Is Iron important for Metabolic activities in your body?

Is Iron important for Metabolic activities in your body?

What is Iron?

Iron is an abundant and one of the most essential minerals that is necessary for almost all kinds of living beings and organisms. This mineral plays an important role in a wide variety of metabolic processes that includes electron transport, synthesis of Deoxyribonucleic Acid (DNA), formation of hemoglobin, oxygen transport throughout the body, and more.

This mineral is recycled in the body and then consumed. The chemically formed usable iron is delivered to several tissues by some specific transporter that captures release of iron in plasma. A human body uses iron to make a protein called Hemoglobin that carries oxygen from lungs to various parts of the body and also a protein called Myoglobin that carries oxygen to the muscles of the body. There are also several hormones that need iron for their production. 

Benefits of Iron in your body

Iron is necessary for a number of functions, productions, development, and maintenance tasks in a human body.
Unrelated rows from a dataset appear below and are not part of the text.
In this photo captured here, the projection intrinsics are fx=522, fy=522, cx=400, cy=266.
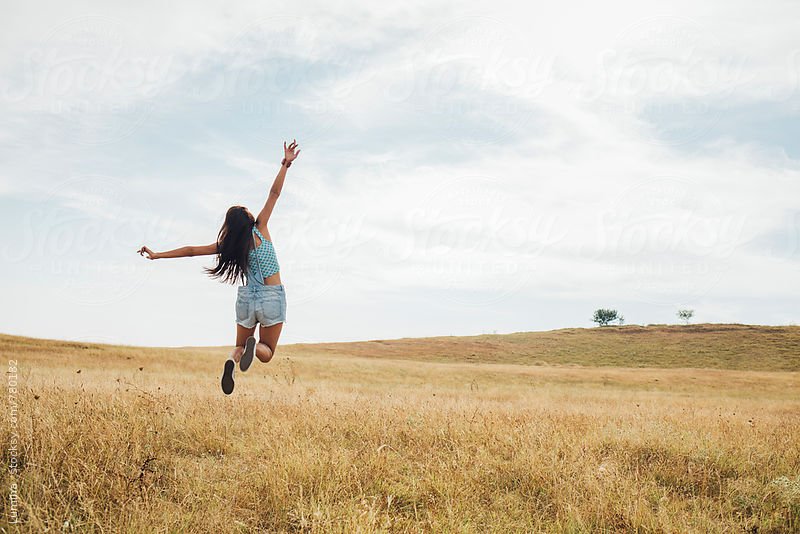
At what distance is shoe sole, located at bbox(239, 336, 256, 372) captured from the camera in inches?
179

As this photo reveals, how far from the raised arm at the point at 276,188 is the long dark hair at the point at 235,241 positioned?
10cm

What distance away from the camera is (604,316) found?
455ft

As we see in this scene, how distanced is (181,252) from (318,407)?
5258 millimetres

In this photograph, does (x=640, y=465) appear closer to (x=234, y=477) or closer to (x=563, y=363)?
(x=234, y=477)

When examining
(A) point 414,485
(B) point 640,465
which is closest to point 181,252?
(A) point 414,485

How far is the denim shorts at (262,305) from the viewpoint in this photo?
4734mm

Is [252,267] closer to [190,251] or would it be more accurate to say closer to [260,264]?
[260,264]

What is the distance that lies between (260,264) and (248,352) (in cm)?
81

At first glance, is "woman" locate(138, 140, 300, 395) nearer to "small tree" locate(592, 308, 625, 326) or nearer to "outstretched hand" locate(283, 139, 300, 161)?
"outstretched hand" locate(283, 139, 300, 161)

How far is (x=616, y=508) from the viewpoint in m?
5.22

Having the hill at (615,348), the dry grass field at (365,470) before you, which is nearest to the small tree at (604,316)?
the hill at (615,348)

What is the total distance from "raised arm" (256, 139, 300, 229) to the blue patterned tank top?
138 mm

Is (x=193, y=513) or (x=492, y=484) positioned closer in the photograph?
(x=193, y=513)

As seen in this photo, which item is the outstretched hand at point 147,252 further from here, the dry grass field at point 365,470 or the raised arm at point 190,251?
the dry grass field at point 365,470
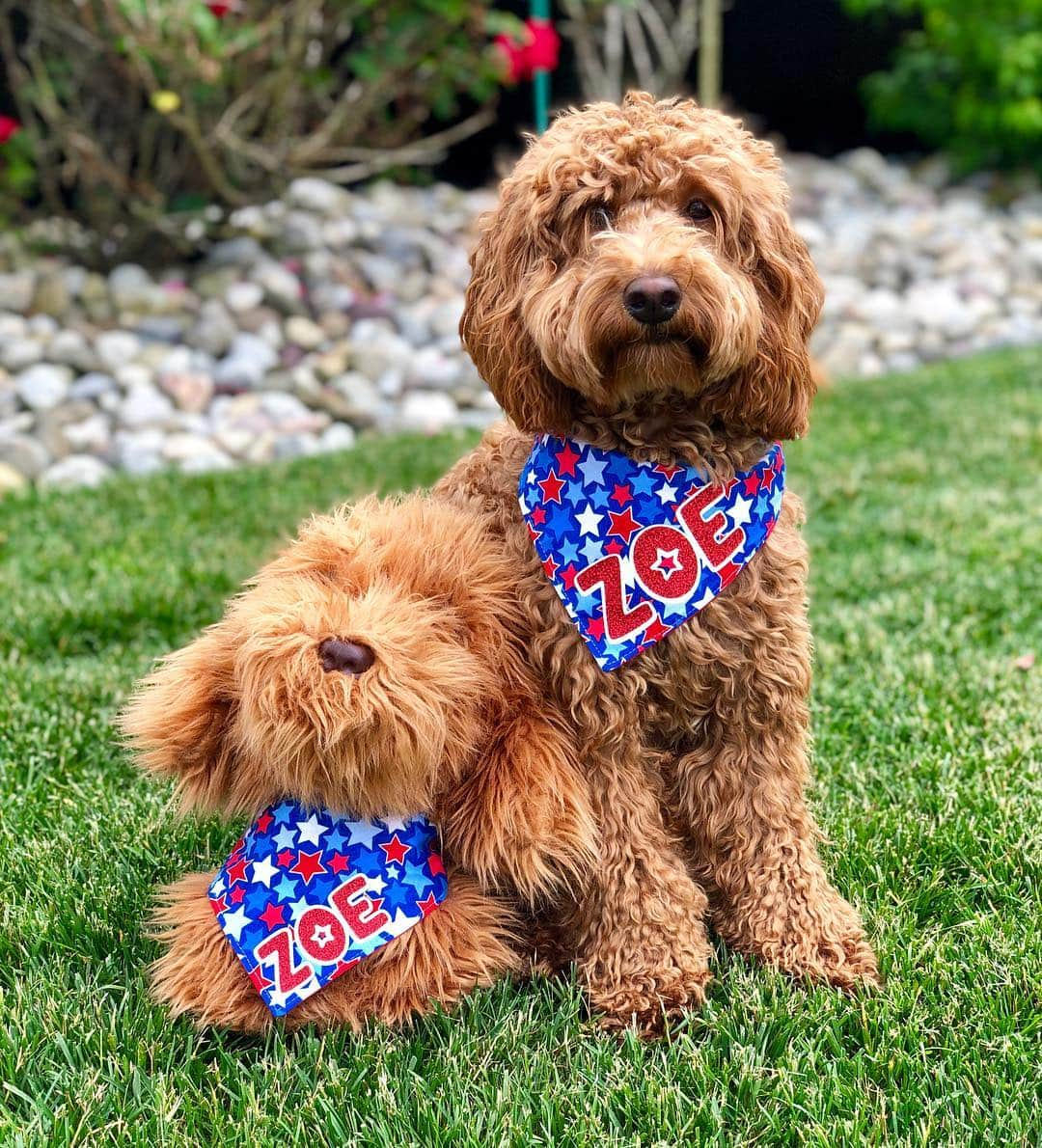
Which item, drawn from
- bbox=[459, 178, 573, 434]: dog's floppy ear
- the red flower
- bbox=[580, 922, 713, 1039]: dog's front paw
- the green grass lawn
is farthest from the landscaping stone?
bbox=[580, 922, 713, 1039]: dog's front paw

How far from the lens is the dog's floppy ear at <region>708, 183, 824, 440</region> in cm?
193

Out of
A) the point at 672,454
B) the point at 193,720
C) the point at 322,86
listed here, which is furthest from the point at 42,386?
the point at 672,454

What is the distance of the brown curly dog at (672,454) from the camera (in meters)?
1.85

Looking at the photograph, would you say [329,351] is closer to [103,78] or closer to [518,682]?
[103,78]

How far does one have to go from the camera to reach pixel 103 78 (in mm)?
7035

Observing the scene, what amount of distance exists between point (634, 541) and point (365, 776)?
0.58 meters

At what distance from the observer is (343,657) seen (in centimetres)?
187

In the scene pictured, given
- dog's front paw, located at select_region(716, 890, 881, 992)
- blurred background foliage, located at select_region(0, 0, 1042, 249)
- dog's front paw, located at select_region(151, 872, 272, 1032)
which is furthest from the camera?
blurred background foliage, located at select_region(0, 0, 1042, 249)

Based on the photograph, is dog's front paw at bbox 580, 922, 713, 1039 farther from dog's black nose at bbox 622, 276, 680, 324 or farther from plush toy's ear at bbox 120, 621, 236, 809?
dog's black nose at bbox 622, 276, 680, 324

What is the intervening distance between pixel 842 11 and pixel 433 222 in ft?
17.9

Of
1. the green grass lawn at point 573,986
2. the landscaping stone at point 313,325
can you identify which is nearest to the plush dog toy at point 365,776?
the green grass lawn at point 573,986

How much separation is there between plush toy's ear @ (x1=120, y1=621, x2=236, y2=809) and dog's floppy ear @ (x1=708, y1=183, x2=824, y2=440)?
0.93 metres

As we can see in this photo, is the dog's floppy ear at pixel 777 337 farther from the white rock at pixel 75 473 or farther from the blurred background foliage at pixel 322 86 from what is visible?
the blurred background foliage at pixel 322 86

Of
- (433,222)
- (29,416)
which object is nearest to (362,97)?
(433,222)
This mineral is needed to perform such function and provide several health benefits to a human body that includes:

  • improves the immune system
  • regulation of body temperature
  • maintain gastrointestinal process
  • maintain general energy
  • reduces bruising and fatigue
  • improves concentration and restore sleep
  • improves concentration, muscle endurance and hemoglobin
  • helps to treat anemia

Natural source of Iron

Iron is one of the most vital minerals that a human body cannot produce on its own. Our body needs to harness this mineral from the food we eat. It is important to consider foods that are rich in iron into your daily diet. 

Such high iron source food products include Spinach, Legumes, Pumpkin seeds, turkey meat, soy-based food such as:

  • Tofu,
  • shellfish,
  • liver and other organ meat,
  • red meat,
  • Quinoa grain,
  • broccoli,
  • Cashews,
  • Baked potatoes, 
  • Whole-grain and enriched breads,
  • lentils,
  • cornmeal and syrup,
  • watermelon,
  • prune and its juice,
  • dried peas and beans,
  • wheat products,
  • dried peaches and apricots, etc.